#### READING TEXT:
* * * * *

Monday, May 9, 2016

Living la vida Wigwam

There were times, back in those gone days, when I really did feel like I was living in the Wigwam down at Anderson High School, one of the great high school basketball venues in America.

But, you know, I never actually lived there.

And so it was with a good deal of interest that I read the other day about the plans, apparently in motion for some time, to turn the 'Wam into "affordable housing units" while maintaining the gym, in which so much amazing Indiana high school basketball history played out. According to the Anderson Herald Bulletin (my ancestral newspapering home, sort of) initial work on the $42 million project is scheduled to begin this summer. The 9,000-seat facility closed its doors in 2011, the most conspicuous casualty of school system budget cuts.

Living in the Wigwam. Man, I can't even imagine.

I can't help thinking of all the psychic energy contained within its walls, all those Friday night echoes that will surely disturb the tenants' slumber in the skinny hours of the night. Will they look up some evening to see Johnny Wilson standing there? Will they bump into a spectral Roy Taylor walking the halls? Will Troy Lewis appear out of nowhere some night to jack up a silken jumper or three?

Hey, look! Isn't that Anderson coach Norm Held, flinging his towel skyward while the game official tells him "Norm, if that comes down, I'm teeing you up"?  And what's that odd slapping noise? Oh, it's just Madison Heights coach Phil Buck stomping his foot in frustration. And could that be Gary Delph of Highland, once again shooting that legendary jumper over two Anderson defenders as the clock goes to zeroes?

Look over there at the end of the floor, where the team benches used to sit. Who's that?

Why, it's Dally Hunter from Lapel. It's Calvin Bayley from Frankton. It's Garth Cone, the Wizard of Alexandria.

* * * * *

#### RECORD LIST:
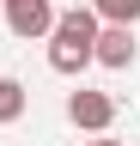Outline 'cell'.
<instances>
[{"mask_svg":"<svg viewBox=\"0 0 140 146\" xmlns=\"http://www.w3.org/2000/svg\"><path fill=\"white\" fill-rule=\"evenodd\" d=\"M0 12H6V31L19 43H37V36L55 31V6L49 0H0Z\"/></svg>","mask_w":140,"mask_h":146,"instance_id":"2","label":"cell"},{"mask_svg":"<svg viewBox=\"0 0 140 146\" xmlns=\"http://www.w3.org/2000/svg\"><path fill=\"white\" fill-rule=\"evenodd\" d=\"M92 43H98V12H92V6L55 12V31H49V67H55V73L92 67Z\"/></svg>","mask_w":140,"mask_h":146,"instance_id":"1","label":"cell"},{"mask_svg":"<svg viewBox=\"0 0 140 146\" xmlns=\"http://www.w3.org/2000/svg\"><path fill=\"white\" fill-rule=\"evenodd\" d=\"M85 146H128V140H85Z\"/></svg>","mask_w":140,"mask_h":146,"instance_id":"7","label":"cell"},{"mask_svg":"<svg viewBox=\"0 0 140 146\" xmlns=\"http://www.w3.org/2000/svg\"><path fill=\"white\" fill-rule=\"evenodd\" d=\"M25 104H31V91L19 85V79H0V128H12L25 116Z\"/></svg>","mask_w":140,"mask_h":146,"instance_id":"5","label":"cell"},{"mask_svg":"<svg viewBox=\"0 0 140 146\" xmlns=\"http://www.w3.org/2000/svg\"><path fill=\"white\" fill-rule=\"evenodd\" d=\"M92 12L104 18V25H134V18H140V0H92Z\"/></svg>","mask_w":140,"mask_h":146,"instance_id":"6","label":"cell"},{"mask_svg":"<svg viewBox=\"0 0 140 146\" xmlns=\"http://www.w3.org/2000/svg\"><path fill=\"white\" fill-rule=\"evenodd\" d=\"M92 61H98V67H110V73H122V67H134V25H98V43H92Z\"/></svg>","mask_w":140,"mask_h":146,"instance_id":"4","label":"cell"},{"mask_svg":"<svg viewBox=\"0 0 140 146\" xmlns=\"http://www.w3.org/2000/svg\"><path fill=\"white\" fill-rule=\"evenodd\" d=\"M67 122H73V128H85V134H104V128H110L116 122V98H110V91H73V98H67Z\"/></svg>","mask_w":140,"mask_h":146,"instance_id":"3","label":"cell"}]
</instances>
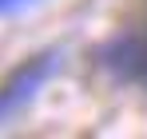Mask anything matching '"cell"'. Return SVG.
Returning a JSON list of instances; mask_svg holds the SVG:
<instances>
[{
  "label": "cell",
  "mask_w": 147,
  "mask_h": 139,
  "mask_svg": "<svg viewBox=\"0 0 147 139\" xmlns=\"http://www.w3.org/2000/svg\"><path fill=\"white\" fill-rule=\"evenodd\" d=\"M99 64L115 80L147 88V28H131V32H119L115 40H107L99 52Z\"/></svg>",
  "instance_id": "7a4b0ae2"
},
{
  "label": "cell",
  "mask_w": 147,
  "mask_h": 139,
  "mask_svg": "<svg viewBox=\"0 0 147 139\" xmlns=\"http://www.w3.org/2000/svg\"><path fill=\"white\" fill-rule=\"evenodd\" d=\"M32 4H40V0H0V16H16V12H24Z\"/></svg>",
  "instance_id": "3957f363"
},
{
  "label": "cell",
  "mask_w": 147,
  "mask_h": 139,
  "mask_svg": "<svg viewBox=\"0 0 147 139\" xmlns=\"http://www.w3.org/2000/svg\"><path fill=\"white\" fill-rule=\"evenodd\" d=\"M56 68H60V52L52 48V52H40V56L24 60L20 68L12 72V76L0 84V123H8L20 107H28V103L36 99V92L52 80Z\"/></svg>",
  "instance_id": "6da1fadb"
}]
</instances>
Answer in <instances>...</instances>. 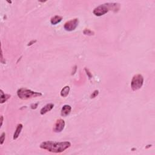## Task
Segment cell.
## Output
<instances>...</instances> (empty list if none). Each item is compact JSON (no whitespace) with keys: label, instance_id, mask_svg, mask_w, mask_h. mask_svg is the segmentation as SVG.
<instances>
[{"label":"cell","instance_id":"6da1fadb","mask_svg":"<svg viewBox=\"0 0 155 155\" xmlns=\"http://www.w3.org/2000/svg\"><path fill=\"white\" fill-rule=\"evenodd\" d=\"M71 146V143L68 141L64 142H55V141H45L40 144V148L48 152L60 153L64 152L65 150Z\"/></svg>","mask_w":155,"mask_h":155},{"label":"cell","instance_id":"7a4b0ae2","mask_svg":"<svg viewBox=\"0 0 155 155\" xmlns=\"http://www.w3.org/2000/svg\"><path fill=\"white\" fill-rule=\"evenodd\" d=\"M119 9V4L118 3H106L101 4L93 10V14L97 16H102L112 10L114 12H117Z\"/></svg>","mask_w":155,"mask_h":155},{"label":"cell","instance_id":"3957f363","mask_svg":"<svg viewBox=\"0 0 155 155\" xmlns=\"http://www.w3.org/2000/svg\"><path fill=\"white\" fill-rule=\"evenodd\" d=\"M17 95L20 99L26 100V99L32 98V97L41 96L43 94L40 92H36V91H32L31 90L21 88L17 91Z\"/></svg>","mask_w":155,"mask_h":155},{"label":"cell","instance_id":"277c9868","mask_svg":"<svg viewBox=\"0 0 155 155\" xmlns=\"http://www.w3.org/2000/svg\"><path fill=\"white\" fill-rule=\"evenodd\" d=\"M143 84V78L141 74H135L131 81V88L133 91L140 89Z\"/></svg>","mask_w":155,"mask_h":155},{"label":"cell","instance_id":"5b68a950","mask_svg":"<svg viewBox=\"0 0 155 155\" xmlns=\"http://www.w3.org/2000/svg\"><path fill=\"white\" fill-rule=\"evenodd\" d=\"M78 24H79V20L78 18H74L67 21L64 24V28L66 31L72 32L73 30H74L76 29Z\"/></svg>","mask_w":155,"mask_h":155},{"label":"cell","instance_id":"8992f818","mask_svg":"<svg viewBox=\"0 0 155 155\" xmlns=\"http://www.w3.org/2000/svg\"><path fill=\"white\" fill-rule=\"evenodd\" d=\"M65 127V121L63 119H59L55 122L54 126H53V130L55 133H60L64 129Z\"/></svg>","mask_w":155,"mask_h":155},{"label":"cell","instance_id":"52a82bcc","mask_svg":"<svg viewBox=\"0 0 155 155\" xmlns=\"http://www.w3.org/2000/svg\"><path fill=\"white\" fill-rule=\"evenodd\" d=\"M72 110V107L69 105H64L62 107L61 112V114L62 116L66 117L70 113Z\"/></svg>","mask_w":155,"mask_h":155},{"label":"cell","instance_id":"ba28073f","mask_svg":"<svg viewBox=\"0 0 155 155\" xmlns=\"http://www.w3.org/2000/svg\"><path fill=\"white\" fill-rule=\"evenodd\" d=\"M54 107V104H52V103H49V104H47V105L41 108V111H40V113L42 115H44L45 113H47L48 112H50V111Z\"/></svg>","mask_w":155,"mask_h":155},{"label":"cell","instance_id":"9c48e42d","mask_svg":"<svg viewBox=\"0 0 155 155\" xmlns=\"http://www.w3.org/2000/svg\"><path fill=\"white\" fill-rule=\"evenodd\" d=\"M22 127H23V126H22V124H18V125H17L16 130H15L14 134H13V139H14V140H16V139L19 137V136H20L21 132Z\"/></svg>","mask_w":155,"mask_h":155},{"label":"cell","instance_id":"30bf717a","mask_svg":"<svg viewBox=\"0 0 155 155\" xmlns=\"http://www.w3.org/2000/svg\"><path fill=\"white\" fill-rule=\"evenodd\" d=\"M62 16H59V15H56V16H53L52 18L50 19V22L52 25H56L57 24L60 23L61 21H62Z\"/></svg>","mask_w":155,"mask_h":155},{"label":"cell","instance_id":"8fae6325","mask_svg":"<svg viewBox=\"0 0 155 155\" xmlns=\"http://www.w3.org/2000/svg\"><path fill=\"white\" fill-rule=\"evenodd\" d=\"M70 91V87L69 86H65L61 90L60 95L62 97H66L68 95Z\"/></svg>","mask_w":155,"mask_h":155},{"label":"cell","instance_id":"7c38bea8","mask_svg":"<svg viewBox=\"0 0 155 155\" xmlns=\"http://www.w3.org/2000/svg\"><path fill=\"white\" fill-rule=\"evenodd\" d=\"M10 97V95L5 94L4 93L2 90H1V104H3L4 102H5V101Z\"/></svg>","mask_w":155,"mask_h":155},{"label":"cell","instance_id":"4fadbf2b","mask_svg":"<svg viewBox=\"0 0 155 155\" xmlns=\"http://www.w3.org/2000/svg\"><path fill=\"white\" fill-rule=\"evenodd\" d=\"M83 33L85 35H88V36H91L94 35V32H92L90 29H87V28H85V29L84 30Z\"/></svg>","mask_w":155,"mask_h":155},{"label":"cell","instance_id":"5bb4252c","mask_svg":"<svg viewBox=\"0 0 155 155\" xmlns=\"http://www.w3.org/2000/svg\"><path fill=\"white\" fill-rule=\"evenodd\" d=\"M5 134L4 132H3V133L1 134V137H0V144L1 145L3 144V143L5 141Z\"/></svg>","mask_w":155,"mask_h":155},{"label":"cell","instance_id":"9a60e30c","mask_svg":"<svg viewBox=\"0 0 155 155\" xmlns=\"http://www.w3.org/2000/svg\"><path fill=\"white\" fill-rule=\"evenodd\" d=\"M98 93H99V91L98 90H95L92 93V94L91 95L90 97H91V98H94V97L97 96V95H98Z\"/></svg>","mask_w":155,"mask_h":155},{"label":"cell","instance_id":"2e32d148","mask_svg":"<svg viewBox=\"0 0 155 155\" xmlns=\"http://www.w3.org/2000/svg\"><path fill=\"white\" fill-rule=\"evenodd\" d=\"M38 106V103H36V104H33L31 105V108L32 109H36L37 108Z\"/></svg>","mask_w":155,"mask_h":155},{"label":"cell","instance_id":"e0dca14e","mask_svg":"<svg viewBox=\"0 0 155 155\" xmlns=\"http://www.w3.org/2000/svg\"><path fill=\"white\" fill-rule=\"evenodd\" d=\"M36 42V40H32V41H31L30 42V43H28L27 45H28V46H30V45H33L34 43H35Z\"/></svg>","mask_w":155,"mask_h":155},{"label":"cell","instance_id":"ac0fdd59","mask_svg":"<svg viewBox=\"0 0 155 155\" xmlns=\"http://www.w3.org/2000/svg\"><path fill=\"white\" fill-rule=\"evenodd\" d=\"M3 50H2L1 49V61L2 63H3Z\"/></svg>","mask_w":155,"mask_h":155},{"label":"cell","instance_id":"d6986e66","mask_svg":"<svg viewBox=\"0 0 155 155\" xmlns=\"http://www.w3.org/2000/svg\"><path fill=\"white\" fill-rule=\"evenodd\" d=\"M3 116H1V127L3 125Z\"/></svg>","mask_w":155,"mask_h":155}]
</instances>
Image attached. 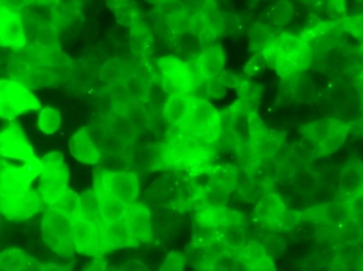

* * * * *

#### WRITTEN REQUEST A:
Copy the Wigwam post starting at "I can't help" and ending at "jumper or three?", swapping "slumber" for "sleep".
#### WRITTEN REQUEST B:
According to the Wigwam post, in what year did the 9,000-seat facility close its doors?
Work only from the Wigwam post.

#### FULL SOLUTION A:
I can't help thinking of all the psychic energy contained within its walls, all those Friday night echoes that will surely disturb the tenants' sleep in the skinny hours of the night. Will they look up some evening to see Johnny Wilson standing there? Will they bump into a spectral Roy Taylor walking the halls? Will Troy Lewis appear out of nowhere some night to jack up a silken jumper or three?

#### FULL SOLUTION B:
2011